◆ Source material

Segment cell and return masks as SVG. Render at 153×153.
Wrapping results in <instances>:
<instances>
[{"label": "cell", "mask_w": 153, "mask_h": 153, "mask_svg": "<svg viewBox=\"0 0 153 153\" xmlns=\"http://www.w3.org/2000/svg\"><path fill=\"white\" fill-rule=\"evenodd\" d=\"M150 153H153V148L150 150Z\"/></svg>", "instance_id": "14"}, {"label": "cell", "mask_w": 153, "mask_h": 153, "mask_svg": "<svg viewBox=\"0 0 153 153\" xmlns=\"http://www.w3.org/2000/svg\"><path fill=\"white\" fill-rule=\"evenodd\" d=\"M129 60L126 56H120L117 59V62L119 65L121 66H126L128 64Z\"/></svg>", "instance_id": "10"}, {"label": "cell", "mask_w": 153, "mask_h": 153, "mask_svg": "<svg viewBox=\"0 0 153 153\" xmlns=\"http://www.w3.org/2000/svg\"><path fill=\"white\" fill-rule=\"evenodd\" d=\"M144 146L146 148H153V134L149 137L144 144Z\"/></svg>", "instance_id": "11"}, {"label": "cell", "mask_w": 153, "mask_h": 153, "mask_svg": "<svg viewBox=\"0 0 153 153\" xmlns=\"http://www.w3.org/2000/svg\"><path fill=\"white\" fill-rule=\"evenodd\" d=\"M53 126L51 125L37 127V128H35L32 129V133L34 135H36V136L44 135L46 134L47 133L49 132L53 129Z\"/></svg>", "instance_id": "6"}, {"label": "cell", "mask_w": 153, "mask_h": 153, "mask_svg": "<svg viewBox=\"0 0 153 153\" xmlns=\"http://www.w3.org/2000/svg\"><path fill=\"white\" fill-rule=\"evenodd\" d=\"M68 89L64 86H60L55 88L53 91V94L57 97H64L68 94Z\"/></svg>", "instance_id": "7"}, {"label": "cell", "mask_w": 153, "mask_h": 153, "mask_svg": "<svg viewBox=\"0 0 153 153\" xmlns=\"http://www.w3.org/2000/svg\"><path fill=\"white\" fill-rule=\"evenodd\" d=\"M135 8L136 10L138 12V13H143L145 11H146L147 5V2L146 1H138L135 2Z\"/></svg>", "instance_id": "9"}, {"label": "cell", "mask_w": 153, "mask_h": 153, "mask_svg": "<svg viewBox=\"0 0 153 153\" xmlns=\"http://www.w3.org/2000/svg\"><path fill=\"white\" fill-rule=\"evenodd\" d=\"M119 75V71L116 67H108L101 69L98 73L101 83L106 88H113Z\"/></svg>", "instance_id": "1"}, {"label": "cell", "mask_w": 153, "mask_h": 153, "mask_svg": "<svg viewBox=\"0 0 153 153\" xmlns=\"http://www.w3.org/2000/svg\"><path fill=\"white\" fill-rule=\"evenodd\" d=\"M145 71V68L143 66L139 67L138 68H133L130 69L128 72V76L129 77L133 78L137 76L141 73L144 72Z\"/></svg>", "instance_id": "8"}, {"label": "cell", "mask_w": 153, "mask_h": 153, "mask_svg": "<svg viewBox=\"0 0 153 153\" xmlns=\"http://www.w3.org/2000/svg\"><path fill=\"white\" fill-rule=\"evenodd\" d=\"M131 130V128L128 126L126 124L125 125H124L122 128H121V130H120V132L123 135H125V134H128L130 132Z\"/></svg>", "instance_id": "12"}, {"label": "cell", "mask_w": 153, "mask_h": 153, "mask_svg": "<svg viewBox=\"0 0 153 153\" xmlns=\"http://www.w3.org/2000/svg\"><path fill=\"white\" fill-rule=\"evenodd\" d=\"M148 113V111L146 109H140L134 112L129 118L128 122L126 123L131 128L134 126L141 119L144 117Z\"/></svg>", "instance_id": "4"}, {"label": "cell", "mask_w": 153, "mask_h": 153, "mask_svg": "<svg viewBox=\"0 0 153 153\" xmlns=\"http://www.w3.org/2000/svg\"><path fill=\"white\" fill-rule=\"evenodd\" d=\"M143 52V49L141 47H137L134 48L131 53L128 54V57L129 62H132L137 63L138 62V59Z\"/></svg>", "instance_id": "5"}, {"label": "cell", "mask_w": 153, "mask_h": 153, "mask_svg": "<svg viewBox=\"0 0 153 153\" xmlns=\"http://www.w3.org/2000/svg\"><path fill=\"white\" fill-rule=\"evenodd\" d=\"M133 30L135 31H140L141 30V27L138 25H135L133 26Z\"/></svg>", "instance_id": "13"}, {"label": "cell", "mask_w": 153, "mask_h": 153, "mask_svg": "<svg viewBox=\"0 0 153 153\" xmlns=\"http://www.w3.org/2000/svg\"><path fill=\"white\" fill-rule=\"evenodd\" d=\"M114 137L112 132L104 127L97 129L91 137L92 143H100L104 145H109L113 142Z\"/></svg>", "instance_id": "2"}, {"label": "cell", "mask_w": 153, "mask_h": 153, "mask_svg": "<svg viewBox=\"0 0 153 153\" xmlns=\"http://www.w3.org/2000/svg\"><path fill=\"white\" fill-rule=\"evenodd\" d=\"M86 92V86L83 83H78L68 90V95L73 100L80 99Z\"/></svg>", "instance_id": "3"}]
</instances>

◆ Given instruction
Count the lines of the material above that contain the string "instances", and reply with the number alone.

◆ Reply
3